- _Questions_:
A) According to the laboratory mice excerpt, where is Charles River Laboratories headquartered?
B) List the four practices that the laboratory mice excerpt says Charles River Laboratories follows with its animals.
C) Based on the laboratory mice excerpt, explain why the company uses standard housing instead of adding enrichment for male mice.

- _Document excerpt_:
+++
Transgenic mice are another growing concern, as unintended consequences of genetic manipulation can alter physiology and change behaviors. Marilyn Brown, director of animal welfare and training at Charles River Laboratories, a leading animal breeder headquartered in Wilmington, Mass., says its staff is trained to look for unexpected changes such as weight loss or skin ulceration. Company policy calls for consultation with veterinarians and the researcher for whom the animal has been bred. Often, Brown says, the animal can be made comfortable, but not always. An animal that cannot eat because of malformed teeth would probably be euthanized.
PROBLEMS WITH ENRICHMENT
Enrichment is also problematic in a breeding setting. Male mice are famously aggressive toward each other, and housing them together can lead to brutal battles. Whether adding enrichment in the form of more hiding places would decrease fighting or make the animals more territorial is an open question, says Brown, so the company uses standard housing and separates fighting animals.
+++
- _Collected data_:

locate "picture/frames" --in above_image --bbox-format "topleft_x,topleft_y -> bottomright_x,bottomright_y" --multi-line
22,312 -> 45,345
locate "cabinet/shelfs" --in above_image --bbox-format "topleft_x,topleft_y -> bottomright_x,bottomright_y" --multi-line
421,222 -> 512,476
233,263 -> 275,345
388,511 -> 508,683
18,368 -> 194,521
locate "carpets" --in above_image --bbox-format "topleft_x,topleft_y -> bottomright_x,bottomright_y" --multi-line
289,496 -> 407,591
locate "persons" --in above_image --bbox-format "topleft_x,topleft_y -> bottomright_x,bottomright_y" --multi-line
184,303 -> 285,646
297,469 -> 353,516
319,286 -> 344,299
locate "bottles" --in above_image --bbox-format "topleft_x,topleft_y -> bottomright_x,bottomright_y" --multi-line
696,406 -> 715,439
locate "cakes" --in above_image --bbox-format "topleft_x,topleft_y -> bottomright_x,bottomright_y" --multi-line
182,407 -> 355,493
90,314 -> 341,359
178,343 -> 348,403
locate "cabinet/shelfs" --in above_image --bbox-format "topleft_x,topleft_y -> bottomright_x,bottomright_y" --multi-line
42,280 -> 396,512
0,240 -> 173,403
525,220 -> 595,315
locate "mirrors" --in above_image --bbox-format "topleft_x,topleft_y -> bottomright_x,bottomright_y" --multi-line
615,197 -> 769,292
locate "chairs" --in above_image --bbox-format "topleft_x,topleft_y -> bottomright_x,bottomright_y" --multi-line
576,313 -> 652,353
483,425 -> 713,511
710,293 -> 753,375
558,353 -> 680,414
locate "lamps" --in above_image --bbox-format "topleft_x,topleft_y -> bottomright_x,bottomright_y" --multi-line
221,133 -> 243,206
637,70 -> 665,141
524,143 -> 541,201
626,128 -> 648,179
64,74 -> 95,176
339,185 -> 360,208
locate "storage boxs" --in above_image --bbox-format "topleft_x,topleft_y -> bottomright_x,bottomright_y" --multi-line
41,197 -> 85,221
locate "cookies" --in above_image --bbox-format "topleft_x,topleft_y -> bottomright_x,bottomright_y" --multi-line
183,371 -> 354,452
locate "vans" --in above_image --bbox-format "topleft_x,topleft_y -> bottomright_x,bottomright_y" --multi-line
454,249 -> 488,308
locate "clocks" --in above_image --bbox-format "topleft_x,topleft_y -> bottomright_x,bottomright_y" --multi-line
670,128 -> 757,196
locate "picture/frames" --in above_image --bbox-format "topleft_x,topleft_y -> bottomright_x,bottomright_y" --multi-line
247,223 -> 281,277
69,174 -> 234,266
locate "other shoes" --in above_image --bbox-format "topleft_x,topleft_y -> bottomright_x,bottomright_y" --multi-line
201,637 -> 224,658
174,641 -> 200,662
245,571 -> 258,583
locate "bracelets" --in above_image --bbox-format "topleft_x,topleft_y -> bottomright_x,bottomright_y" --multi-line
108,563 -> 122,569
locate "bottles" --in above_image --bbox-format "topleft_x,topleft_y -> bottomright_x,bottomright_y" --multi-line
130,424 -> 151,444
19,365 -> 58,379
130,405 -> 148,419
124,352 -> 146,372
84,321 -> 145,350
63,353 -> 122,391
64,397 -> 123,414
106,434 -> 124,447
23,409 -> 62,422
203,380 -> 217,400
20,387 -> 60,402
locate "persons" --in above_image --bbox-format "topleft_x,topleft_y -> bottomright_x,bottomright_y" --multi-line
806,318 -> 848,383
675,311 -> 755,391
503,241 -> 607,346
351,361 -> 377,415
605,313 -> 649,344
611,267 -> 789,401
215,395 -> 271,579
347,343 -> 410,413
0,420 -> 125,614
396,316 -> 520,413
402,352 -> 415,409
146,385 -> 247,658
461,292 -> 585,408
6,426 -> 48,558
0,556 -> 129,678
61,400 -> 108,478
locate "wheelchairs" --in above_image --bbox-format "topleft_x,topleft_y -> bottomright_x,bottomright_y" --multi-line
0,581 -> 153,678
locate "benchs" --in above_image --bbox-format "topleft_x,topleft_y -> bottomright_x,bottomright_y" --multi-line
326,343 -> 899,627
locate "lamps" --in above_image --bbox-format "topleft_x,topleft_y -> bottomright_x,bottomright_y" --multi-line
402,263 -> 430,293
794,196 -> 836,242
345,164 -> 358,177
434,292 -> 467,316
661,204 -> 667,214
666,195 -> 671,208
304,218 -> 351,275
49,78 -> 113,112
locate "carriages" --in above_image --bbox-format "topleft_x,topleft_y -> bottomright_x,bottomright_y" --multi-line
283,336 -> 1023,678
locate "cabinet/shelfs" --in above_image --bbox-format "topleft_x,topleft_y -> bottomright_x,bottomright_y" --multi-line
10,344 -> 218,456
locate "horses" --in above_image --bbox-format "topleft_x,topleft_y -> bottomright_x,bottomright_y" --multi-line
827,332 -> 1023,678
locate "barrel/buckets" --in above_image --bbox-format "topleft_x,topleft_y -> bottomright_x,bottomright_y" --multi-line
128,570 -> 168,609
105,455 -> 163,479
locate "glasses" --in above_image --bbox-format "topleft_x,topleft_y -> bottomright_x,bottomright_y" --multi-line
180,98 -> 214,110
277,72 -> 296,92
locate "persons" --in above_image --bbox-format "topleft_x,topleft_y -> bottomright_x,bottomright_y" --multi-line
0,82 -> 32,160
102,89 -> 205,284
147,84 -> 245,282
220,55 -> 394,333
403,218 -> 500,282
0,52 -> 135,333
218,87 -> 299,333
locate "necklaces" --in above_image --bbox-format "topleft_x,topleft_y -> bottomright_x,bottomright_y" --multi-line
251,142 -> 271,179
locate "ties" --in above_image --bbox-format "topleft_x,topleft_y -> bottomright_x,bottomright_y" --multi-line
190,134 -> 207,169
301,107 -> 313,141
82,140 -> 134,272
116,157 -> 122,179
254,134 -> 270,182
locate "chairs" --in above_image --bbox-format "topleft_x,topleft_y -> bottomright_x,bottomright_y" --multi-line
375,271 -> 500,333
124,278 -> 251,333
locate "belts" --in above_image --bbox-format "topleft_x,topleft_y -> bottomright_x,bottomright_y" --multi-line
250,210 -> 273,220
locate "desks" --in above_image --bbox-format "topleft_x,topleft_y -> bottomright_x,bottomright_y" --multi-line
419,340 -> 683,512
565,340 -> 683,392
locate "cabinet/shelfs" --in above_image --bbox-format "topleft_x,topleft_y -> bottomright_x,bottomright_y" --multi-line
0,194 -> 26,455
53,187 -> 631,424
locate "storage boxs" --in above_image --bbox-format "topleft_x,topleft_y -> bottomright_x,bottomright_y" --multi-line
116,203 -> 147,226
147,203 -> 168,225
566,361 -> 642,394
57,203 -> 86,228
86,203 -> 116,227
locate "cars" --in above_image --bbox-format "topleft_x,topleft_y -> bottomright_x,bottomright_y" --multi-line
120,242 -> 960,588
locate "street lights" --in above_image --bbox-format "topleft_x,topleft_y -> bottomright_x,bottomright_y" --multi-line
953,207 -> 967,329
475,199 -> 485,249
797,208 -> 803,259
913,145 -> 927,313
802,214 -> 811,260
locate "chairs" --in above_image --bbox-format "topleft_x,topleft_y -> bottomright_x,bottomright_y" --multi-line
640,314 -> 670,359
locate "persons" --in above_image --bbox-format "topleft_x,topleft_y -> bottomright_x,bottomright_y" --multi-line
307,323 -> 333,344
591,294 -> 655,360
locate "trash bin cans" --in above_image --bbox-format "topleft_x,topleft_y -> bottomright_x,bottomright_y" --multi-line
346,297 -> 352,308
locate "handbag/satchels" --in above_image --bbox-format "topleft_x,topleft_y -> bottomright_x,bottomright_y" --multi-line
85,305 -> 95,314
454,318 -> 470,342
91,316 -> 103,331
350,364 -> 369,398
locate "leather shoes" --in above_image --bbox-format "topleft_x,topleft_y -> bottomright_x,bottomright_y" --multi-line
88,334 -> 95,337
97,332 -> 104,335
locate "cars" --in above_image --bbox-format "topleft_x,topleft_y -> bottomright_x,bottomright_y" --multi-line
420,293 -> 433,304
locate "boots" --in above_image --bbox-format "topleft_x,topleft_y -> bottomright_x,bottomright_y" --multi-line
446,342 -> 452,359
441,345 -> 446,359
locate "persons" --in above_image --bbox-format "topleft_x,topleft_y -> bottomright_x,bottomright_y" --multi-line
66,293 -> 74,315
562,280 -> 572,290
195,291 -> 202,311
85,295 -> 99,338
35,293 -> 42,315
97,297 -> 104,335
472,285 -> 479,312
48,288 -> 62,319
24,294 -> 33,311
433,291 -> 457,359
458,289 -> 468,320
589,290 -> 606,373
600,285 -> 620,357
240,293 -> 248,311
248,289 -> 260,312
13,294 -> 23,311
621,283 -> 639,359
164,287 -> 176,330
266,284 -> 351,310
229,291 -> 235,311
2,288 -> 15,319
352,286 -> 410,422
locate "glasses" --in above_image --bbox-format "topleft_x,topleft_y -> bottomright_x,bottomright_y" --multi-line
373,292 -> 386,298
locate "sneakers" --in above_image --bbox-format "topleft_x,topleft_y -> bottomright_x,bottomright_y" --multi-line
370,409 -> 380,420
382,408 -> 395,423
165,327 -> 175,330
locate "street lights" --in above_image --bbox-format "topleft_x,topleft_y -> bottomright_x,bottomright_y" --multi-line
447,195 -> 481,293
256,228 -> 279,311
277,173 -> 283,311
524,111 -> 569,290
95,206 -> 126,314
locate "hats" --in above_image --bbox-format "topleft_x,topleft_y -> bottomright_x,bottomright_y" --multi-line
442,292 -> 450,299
+++
- _List of answers_:
A) Wilmington, Mass.

B)
- Staff are trained to look for unexpected changes such as weight loss or skin ulceration.
- Company policy calls for consultation with veterinarians and the researcher for whom the animal has been bred.
- The company uses standard housing.
- Fighting animals are separated.

C) Male mice are aggressive toward each other, and housing them together can lead to brutal battles. According to Brown, it is an open question whether more hiding places would decrease fighting or make the animals more territorial. The company therefore uses standard housing and separates fighting animals.